▶ Exercise requirements
Rewrite the records starting with the line containing "What separating distance" and going on through the line containing "3852 inches", swapping "red panel" for "orange panel" and leaving everything else the same. Give back only those lines.

▶ Material
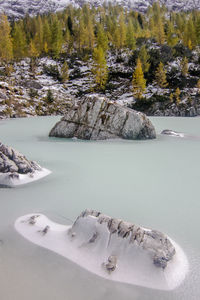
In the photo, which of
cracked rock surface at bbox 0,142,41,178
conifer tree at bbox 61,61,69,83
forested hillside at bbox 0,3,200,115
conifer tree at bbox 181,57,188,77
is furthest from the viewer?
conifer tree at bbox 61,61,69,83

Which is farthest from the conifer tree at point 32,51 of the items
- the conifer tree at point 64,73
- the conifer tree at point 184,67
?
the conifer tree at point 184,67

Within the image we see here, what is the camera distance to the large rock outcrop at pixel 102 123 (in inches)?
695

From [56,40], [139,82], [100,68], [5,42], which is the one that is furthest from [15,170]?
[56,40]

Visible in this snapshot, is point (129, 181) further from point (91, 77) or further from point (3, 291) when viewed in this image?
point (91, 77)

==

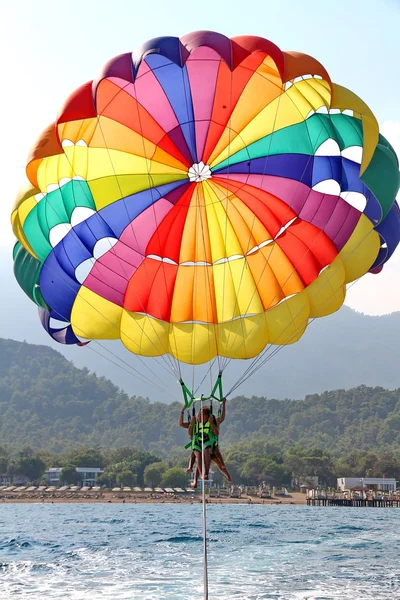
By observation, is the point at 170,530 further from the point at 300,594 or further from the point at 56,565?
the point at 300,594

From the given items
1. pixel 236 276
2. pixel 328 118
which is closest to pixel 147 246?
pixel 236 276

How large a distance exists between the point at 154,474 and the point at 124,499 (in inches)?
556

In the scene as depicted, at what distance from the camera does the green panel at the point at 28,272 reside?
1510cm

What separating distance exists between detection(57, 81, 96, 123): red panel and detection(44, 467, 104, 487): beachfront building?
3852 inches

▶ Full answer
What separating distance exists between detection(57, 81, 96, 123): orange panel and detection(44, 467, 104, 487): beachfront building?
3852 inches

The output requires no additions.